I was able to work from home one day of the week (this was pre-COVID-19) and I took one day for medical leave to sleep – I would sleep for 20 hours during the first few months on my Wednesdays off to re-energise. My condition and medication zapped my energy further; I needed to sleep at every opportunity. Slowly I began to come out of the slumber state, thanks to steroids, but with this change, came another challenge: weight gain.
While I don’t look sick, I don’t look like me either. Not to be vain, but it’s tough to look in the mirror and not recognise the face and body in the reflection. If I am honest, this has been one of the hardest aspects to deal with. I just don’t feel or look like me, even eight years on.
This will not define me
Turns out I am quite resilient (or stubborn some might say) and I decided that this illness was not going to define me. I am a firm believer in positive mental attitude and its ability to help you get through what life may throw. After trying multiple treatments, steroids are my necessary evil. They have helped manage my condition so that I can have a somewhat normal life.

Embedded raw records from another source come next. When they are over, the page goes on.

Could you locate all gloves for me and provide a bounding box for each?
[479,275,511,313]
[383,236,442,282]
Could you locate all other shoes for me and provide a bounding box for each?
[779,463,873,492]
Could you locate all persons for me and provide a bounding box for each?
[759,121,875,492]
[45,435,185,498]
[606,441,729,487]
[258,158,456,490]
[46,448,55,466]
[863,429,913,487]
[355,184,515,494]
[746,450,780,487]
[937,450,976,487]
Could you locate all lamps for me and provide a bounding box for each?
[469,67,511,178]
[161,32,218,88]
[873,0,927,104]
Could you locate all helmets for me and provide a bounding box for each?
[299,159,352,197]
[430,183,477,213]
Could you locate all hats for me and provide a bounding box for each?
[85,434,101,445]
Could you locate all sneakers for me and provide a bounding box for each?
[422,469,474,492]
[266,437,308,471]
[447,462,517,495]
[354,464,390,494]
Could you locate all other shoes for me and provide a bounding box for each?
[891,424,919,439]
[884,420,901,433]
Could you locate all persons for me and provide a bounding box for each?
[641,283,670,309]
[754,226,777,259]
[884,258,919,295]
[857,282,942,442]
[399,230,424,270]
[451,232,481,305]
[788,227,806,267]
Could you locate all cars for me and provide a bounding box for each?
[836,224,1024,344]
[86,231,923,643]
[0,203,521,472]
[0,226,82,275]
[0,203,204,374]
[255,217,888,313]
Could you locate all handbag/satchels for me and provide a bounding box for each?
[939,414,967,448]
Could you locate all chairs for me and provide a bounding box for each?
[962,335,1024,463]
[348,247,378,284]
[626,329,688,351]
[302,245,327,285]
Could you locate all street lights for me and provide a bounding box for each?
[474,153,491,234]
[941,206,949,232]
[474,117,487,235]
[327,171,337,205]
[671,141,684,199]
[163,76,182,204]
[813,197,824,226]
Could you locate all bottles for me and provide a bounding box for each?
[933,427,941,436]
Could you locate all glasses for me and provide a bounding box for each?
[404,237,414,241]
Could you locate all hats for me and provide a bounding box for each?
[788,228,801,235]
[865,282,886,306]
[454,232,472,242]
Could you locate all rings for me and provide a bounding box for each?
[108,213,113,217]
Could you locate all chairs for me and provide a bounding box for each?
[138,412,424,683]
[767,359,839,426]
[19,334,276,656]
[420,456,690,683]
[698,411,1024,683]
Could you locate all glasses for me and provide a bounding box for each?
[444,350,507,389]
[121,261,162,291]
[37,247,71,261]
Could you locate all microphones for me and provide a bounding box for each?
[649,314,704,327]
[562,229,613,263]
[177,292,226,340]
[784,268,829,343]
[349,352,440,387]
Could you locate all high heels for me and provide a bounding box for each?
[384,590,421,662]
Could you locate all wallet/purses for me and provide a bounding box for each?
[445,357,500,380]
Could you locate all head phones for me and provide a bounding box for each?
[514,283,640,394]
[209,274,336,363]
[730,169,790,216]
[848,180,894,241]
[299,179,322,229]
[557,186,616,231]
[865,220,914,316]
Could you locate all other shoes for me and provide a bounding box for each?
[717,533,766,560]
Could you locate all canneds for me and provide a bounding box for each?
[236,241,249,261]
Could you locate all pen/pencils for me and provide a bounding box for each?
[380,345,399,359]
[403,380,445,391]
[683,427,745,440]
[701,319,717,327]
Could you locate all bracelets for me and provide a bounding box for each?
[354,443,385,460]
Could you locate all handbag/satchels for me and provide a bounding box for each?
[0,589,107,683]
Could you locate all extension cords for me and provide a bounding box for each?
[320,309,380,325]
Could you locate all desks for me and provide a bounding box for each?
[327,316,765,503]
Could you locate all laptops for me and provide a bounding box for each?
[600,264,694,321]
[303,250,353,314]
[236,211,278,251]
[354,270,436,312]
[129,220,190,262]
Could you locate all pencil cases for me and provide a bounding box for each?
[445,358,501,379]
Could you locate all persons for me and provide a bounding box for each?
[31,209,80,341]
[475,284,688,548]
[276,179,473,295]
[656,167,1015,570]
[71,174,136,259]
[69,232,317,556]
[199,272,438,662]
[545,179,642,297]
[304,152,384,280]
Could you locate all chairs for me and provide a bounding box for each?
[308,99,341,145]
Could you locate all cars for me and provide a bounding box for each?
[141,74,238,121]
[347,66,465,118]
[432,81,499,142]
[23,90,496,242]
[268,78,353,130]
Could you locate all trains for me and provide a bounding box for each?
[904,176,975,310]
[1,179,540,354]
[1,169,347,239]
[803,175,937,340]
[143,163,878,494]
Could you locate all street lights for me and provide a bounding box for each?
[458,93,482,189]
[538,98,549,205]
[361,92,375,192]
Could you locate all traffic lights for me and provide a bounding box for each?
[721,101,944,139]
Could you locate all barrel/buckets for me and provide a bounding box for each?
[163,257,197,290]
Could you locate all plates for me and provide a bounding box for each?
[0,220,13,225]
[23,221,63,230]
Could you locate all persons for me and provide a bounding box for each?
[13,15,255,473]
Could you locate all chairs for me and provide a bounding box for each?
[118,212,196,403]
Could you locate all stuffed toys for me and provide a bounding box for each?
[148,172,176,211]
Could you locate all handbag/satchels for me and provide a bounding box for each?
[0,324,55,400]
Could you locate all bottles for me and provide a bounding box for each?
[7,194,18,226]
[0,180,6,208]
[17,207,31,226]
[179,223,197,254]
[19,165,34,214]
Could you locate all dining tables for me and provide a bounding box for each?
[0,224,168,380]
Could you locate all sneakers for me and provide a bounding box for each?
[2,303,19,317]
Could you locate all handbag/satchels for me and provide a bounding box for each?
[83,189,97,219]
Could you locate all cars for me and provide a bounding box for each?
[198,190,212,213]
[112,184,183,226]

After 11 years with my company, I decided to take a new role with a new company in 2017, a crazy decision in many ways. I was taking away my comfort blanket. The decision was simple in one way; I wouldn’t pass up this opportunity if I didn’t have an auto-immune condition, and so I certainly wasn’t going to let it affect my career choices now.
Only a few people know of my condition in my new company and I’ll most likely keep it that way for now. It’s a matter of trust. Selfishly, I need some people to know as I have good days but obviously bad days too.
I have found strength and resourcefulness I didn’t know was there
I wear a mask to work every day. Smiling on the outside, confident in my abilities to perform well but underneath it all, I am usually fighting to maintain a sense of normality.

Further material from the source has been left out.